- Supreme Court of the United States

Argued January 20, 23–26, 1911 Decided March 6, 1911
- Full case name: Virginia v. West Virginia
- Citations: 220 U.S. 1 (more) 31 S. Ct. 330; 55 L. Ed. 353; 1911 U.S. LEXIS 1658

Holding
- West Virginia was bound by its constitution to pay one-third of the outstanding debt of the state of Virginia as of January 1, 1861.

Court membership
- Chief Justice Edward D. White Associate Justices John M. Harlan · Joseph McKenna Oliver W. Holmes Jr. · William R. Day Horace H. Lurton · Charles E. Hughes Willis Van Devanter · Joseph R. Lamar

Case opinion
- Majority: Holmes, joined by unanimous

= Virginia v. West Virginia (1911) =

Virginia v. West Virginia, 220 U.S. 1 (1911), is a unanimous ruling by the Supreme Court of the United States which held that the state of West Virginia was bound by its constitution to pay one-third of the outstanding debt of the commonwealth of Virginia as of January 1, 1861. In its ruling, the Supreme Court concluded that the geographic narrowness of the port and road improvements made by Virginia (most of which occurred outside West Virginia's current borders) were incurred by the people of the entire state and did not discharge West Virginia's duty to pay. The Court also held that Virginia's attempts to discharge its debts while its negotiations with West Virginia continued did not absolve West Virginia of its duty to pay. Although both states had already agreed on the amount to be paid, the Court ordered them to negotiate over interest computation.

——————

* _TASK SET_
(a) Decide whether each statement agrees with the Virginia v. West Virginia summary: (i) the Court was divided in its ruling; (ii) West Virginia was held responsible for one-third of Virginia's outstanding debt as of January 1, 1861; (iii) the Court itself settled how interest would be computed. Answer yes or no for each and quote the words of the summary that decide it.
(b) Carry the Virginia v. West Virginia summary forward from its final sentence with the passage that comes next.

* _EXTRACTED ENTRIES_
——————

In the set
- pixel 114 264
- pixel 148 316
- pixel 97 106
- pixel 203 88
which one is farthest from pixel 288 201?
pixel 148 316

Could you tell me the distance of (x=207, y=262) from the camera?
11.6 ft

——————

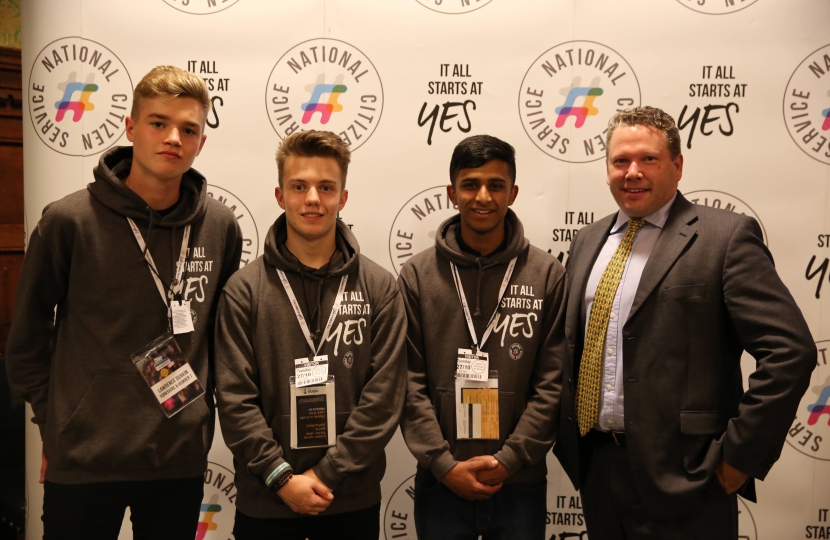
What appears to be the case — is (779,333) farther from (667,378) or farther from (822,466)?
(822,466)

——————

* _ANSWERS FOR THE EXERCISE_
(a)
(i) No: "is a unanimous ruling by the Supreme Court of the United States"
(ii) Yes: "was bound by its constitution to pay one-third of the outstanding debt of the commonwealth of Virginia as of January 1, 1861"
(iii) No: "the Court ordered them to negotiate over interest computation"

(b)
==Background==
At the beginning of the American Civil War, Virginia seceded from the United States in 1861. But many of the northwestern counties of Virginia were decidedly pro-union. At a convention duly called by the governor and authorized by the legislature, delegates voted on April 17, 1861, to approve Virginia's secession from the United States. Although the resolution required approval from voters (at an election scheduled for May 23, 1861), Virginia's governor entered into a treaty of alliance with the Confederate States of America on April 24, elected delegates to the Confederate Congress on April 29, and formally entered the Confederacy on May 7.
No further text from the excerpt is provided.